Страница 38 из 53
Добираюсь до столовки последней, и на пластиковых подносах вместо румяных булочек застаю пустоту. Вхожу в аудиторию по завершении переклички и удостаиваюсь гневной проповеди от пожилой преподавательницы. Но азарт и радость не меркнут, мне нравится быть собой.
Четвертая пара закончилась, труды и заботы первого — нового — дня с успехом завершены.
Напеваю навязчивую песенку популярной блогерши и, сшибая встречных и щелкая жвачкой, шагаю к курилке. Девочки — знакомые и не очень — демонстративно шарахаются, косятся на меня как на неведомую зверюшку и шушукаются, но я душевно подмигиваю им.

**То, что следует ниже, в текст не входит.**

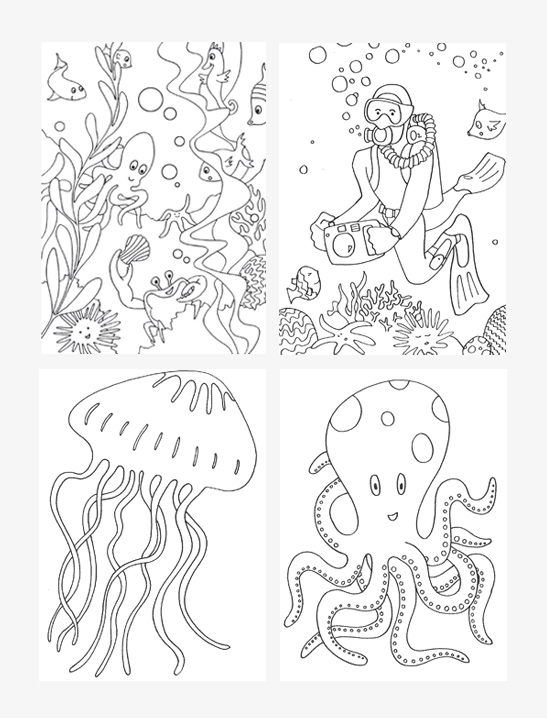 Under The Sea Coloring Pages : under, coloring, pages, Under, Coloring, Pages, Printables
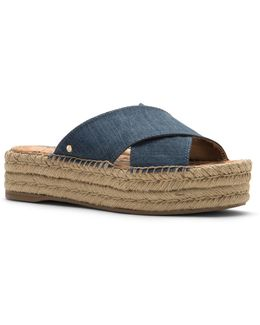 Natty Esapdrille Slip-on Flatform Sandals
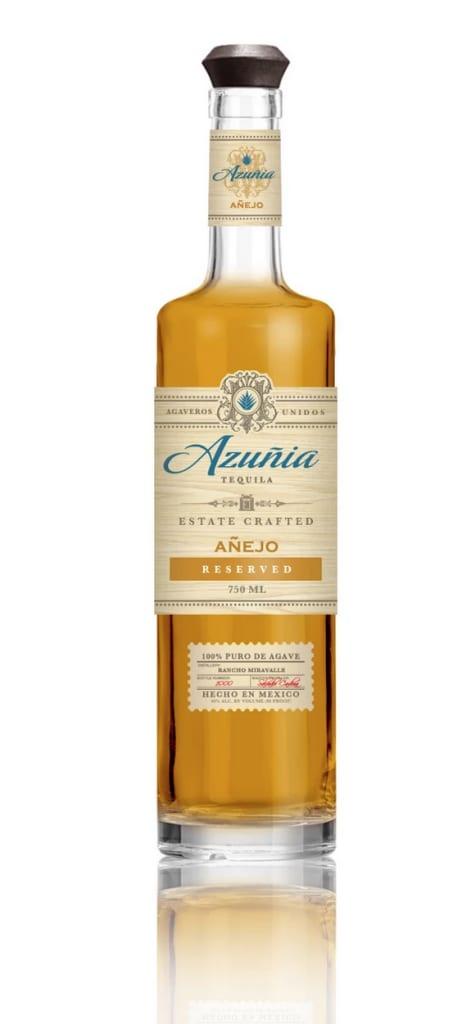azunia-anejo-bottle copy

Несмотря на трудности, я не чувствую себя одинокой, и происходящее не пугает — упрямо расправляю плечи и думаю о моей бабочке. И загадываю: если Свят сдержит слово и придет, никому не под силу будет закрыть ее в банке.
Но у сложенных штабелями, покрытых плесенью досок никого нет…
Сводит губы и щиплет веки, руки слабеют. Деловито углубляюсь в черный омут винтажной сумки в поисках мятой пачки и запрещаю себе страдать.
За прутьями облысевшего кустарника слышатся приглушенные, странно знакомые голоса. Вытянув шею, я всматриваюсь в действо и на миг подвисаю: две фигуры — высокая и стройная, в строгом черном пальто, — и приземистая — в грязно-вишневой куртке — стоят слишком близко.
Свят и Кэт.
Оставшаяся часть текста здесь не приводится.